Millennials are facing the daily struggle of long, grueling hours of work.

After a full day, all they get is one single hour to enjoy some leisure time.

However, instead of opting for activities that can relax and restore their mental wellbeing, such as reading a book or playing an instrument, millennials are turning to technology – using their phones constantly and scrolling through Instagram pictures of apparently perfect lives.

Listening to an onslaught of bad news on a daily basis without being able to do anything about it also takes its toll mentally.

The overuse of technology by millennials is leaving them tired and worn out instead of providing the relaxation they need.

With precarious jobs and college debt in addition to the pressures placed upon them by social media, young people today do not have the luxury of taking care of their mental health through restful activities.

It’s time for millennials to take a step back from technology and invest those precious free hours into something more beneficial for their physical and mental wellbeing in order to stay healthy in our tech-driven age.

Wrap Up

The bottom line of Can’t Even is this: millennials are not entitled and incompetent, despite what some might say.

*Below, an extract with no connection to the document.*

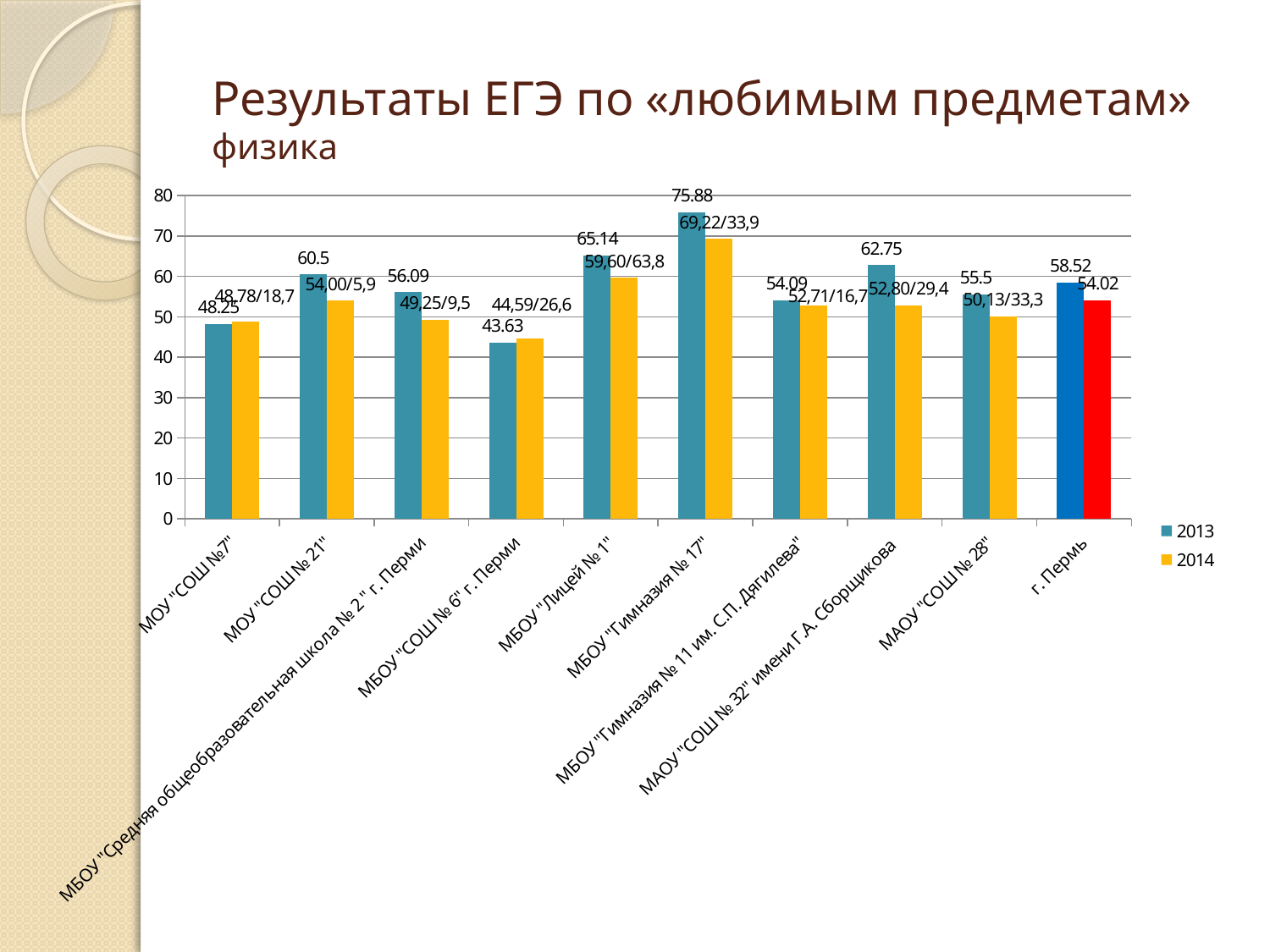
Is the 2014 value for МБОУ "Гимназия № 17" greater or less than 60? greater What is the 2013 value for МБОУ "СОШ № 6" г. Перми? 43.63 What is the 2013 value for МАОУ "СОШ № 32" имени Г.А. Сборщикова? 62.75 How many categories are shown on the x axis? 10 What is the 2013 value for МБОУ "Гимназия № 17"? 75.88 How many series does the legend list? 2 Which category has the highest 2013 value? МБОУ "Гимназия № 17" Which is larger, the 2013 value for МОУ "СОШ № 21" or the 2013 value for МАОУ "СОШ № 28"? МОУ "СОШ № 21" What type of chart is shown on the slide? bar chart What is the 2014 value for г. Пермь? 54.02 What is the difference between the 2013 values for МБОУ "Гимназия № 17" and МБОУ "Лицей № 1"? 10.74 Which category has the lowest 2013 value? МБОУ "СОШ № 6" г. Перми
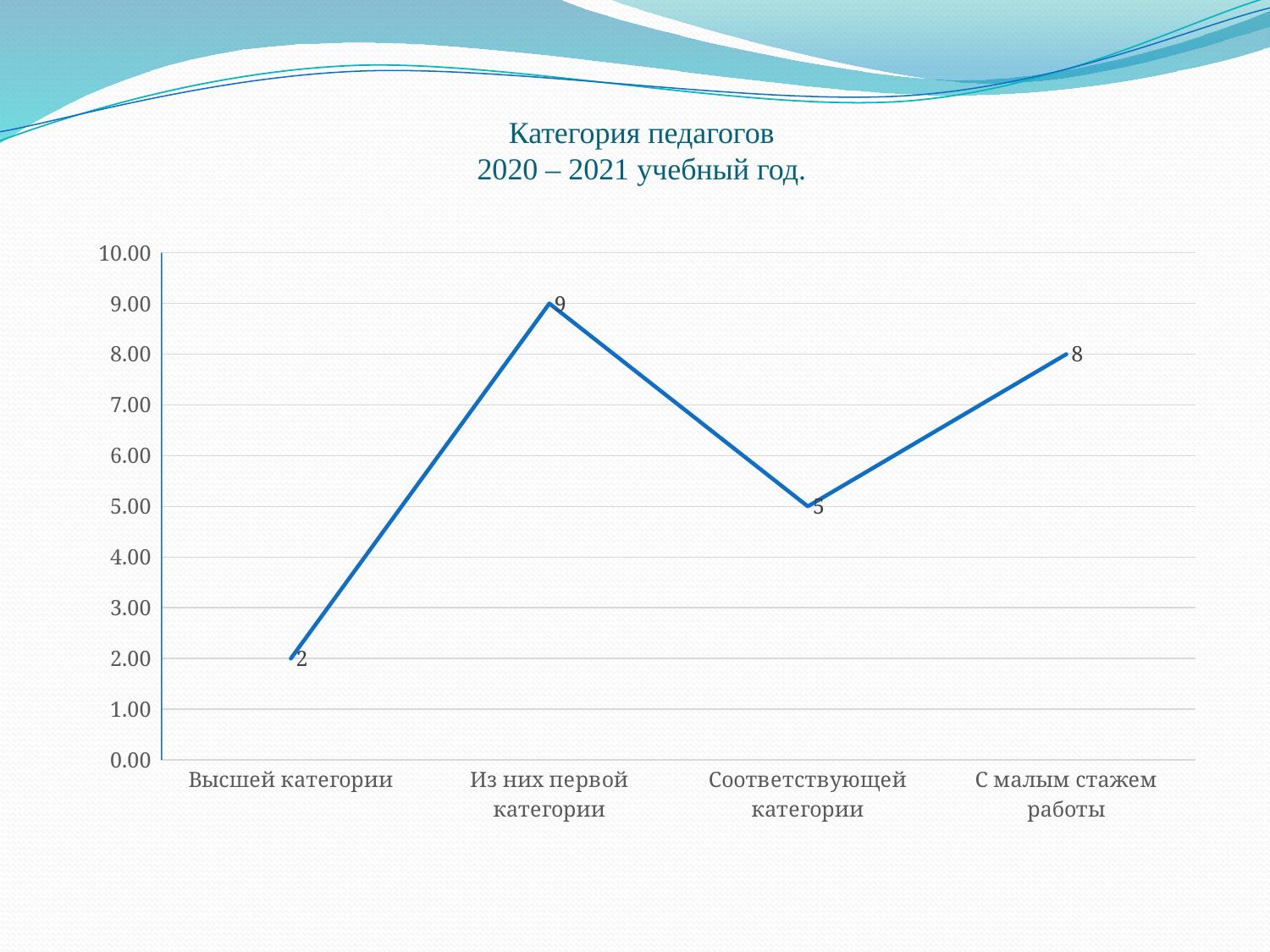
Which is larger, the value for Соответствующей категории or the value for С малым стажем работы? С малым стажем работы What is the value for Высшей категории? 2 Which category has the lowest value? Высшей категории Which category has the highest value? Из них первой категории What is the value for Соответствующей категории? 5 What is the value for С малым стажем работы? 8 What is the title of the chart? Категория педагогов 2020 – 2021 учебный год. How many categories are plotted on the x axis? 4 What is the difference between the values for Из них первой категории and Высшей категории? 7 What kind of chart is shown on the slide? line chart What is the value for Из них первой категории? 9 What is the difference between the values for С малым стажем работы and Соответствующей категории? 3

They are simply unlucky; due to a combination of misguided parenting, poor advice, obtuse policies, unstable economic conditions, and technology-related exhaustion.

All these factors contribute to the high levels of burnout amongst young people in today’s society.

Understanding this will shed light on why so many millennials feel like they can’t get ahead no matter how much hard work they put in.

With this knowledge, we can work towards building a more supportive and nurturing environment for our generation and all those that come after it.

Arturo Miller

Hi, I am Arturo Miller, the Chief Editor of this blog. I'm a passionate reader, learner and blogger. Motivated by the desire to help others reach their fullest potential, I draw from my own experiences and insights to curate blogs.